Given task
Please lay out the rows from the line with "this 720×720 image." to the line with "rusty metal fence [1, 400, 720, 720]", both included, as a JSON list of strings with one string per line and blank lines omitted.

Dataset
====================

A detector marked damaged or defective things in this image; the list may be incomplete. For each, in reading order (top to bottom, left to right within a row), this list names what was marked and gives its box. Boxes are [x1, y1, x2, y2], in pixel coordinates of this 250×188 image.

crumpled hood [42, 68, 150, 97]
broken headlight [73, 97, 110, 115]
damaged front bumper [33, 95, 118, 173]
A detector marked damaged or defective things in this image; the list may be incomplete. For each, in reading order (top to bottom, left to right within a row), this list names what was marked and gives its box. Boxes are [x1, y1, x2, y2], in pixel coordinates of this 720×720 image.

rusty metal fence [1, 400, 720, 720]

====================

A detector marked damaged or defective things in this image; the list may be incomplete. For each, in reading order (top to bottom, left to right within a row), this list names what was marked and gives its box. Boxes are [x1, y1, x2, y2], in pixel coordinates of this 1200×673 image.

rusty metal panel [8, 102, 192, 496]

====================

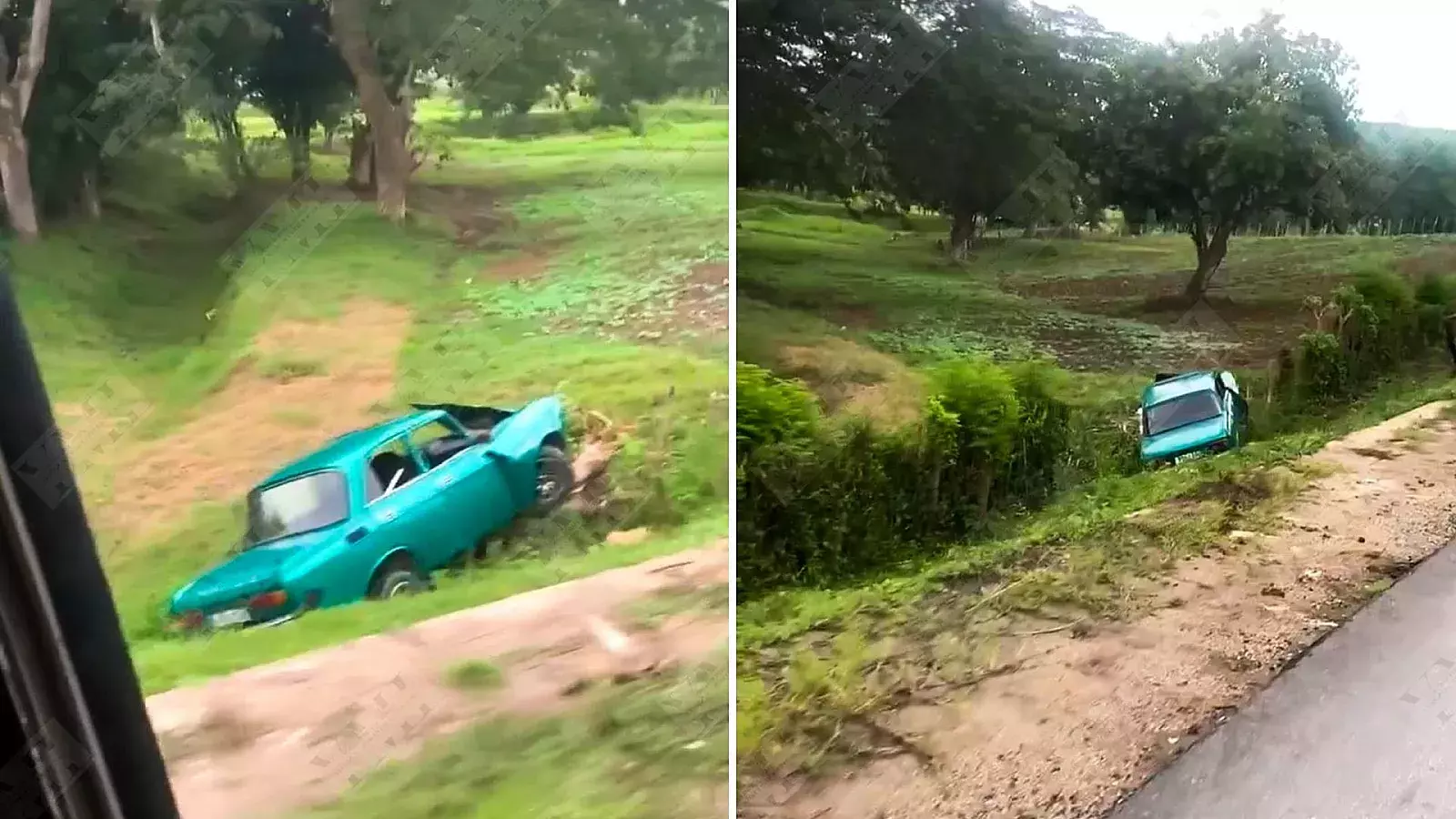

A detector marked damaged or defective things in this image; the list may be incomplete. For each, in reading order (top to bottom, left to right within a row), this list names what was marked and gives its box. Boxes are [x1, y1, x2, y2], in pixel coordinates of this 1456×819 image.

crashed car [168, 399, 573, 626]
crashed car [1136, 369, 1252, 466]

====================

Solved problem
[
  "A detector marked damaged or defective things in this image; the list may be incomplete. For each, in reading order (top to bottom, left to right within a row), this list names what was marked and gives its box. Boxes are [x1, y1, x2, y2], in pixel coordinates of this 720×720 image.",
  "rusty metal fence [1, 400, 720, 720]"
]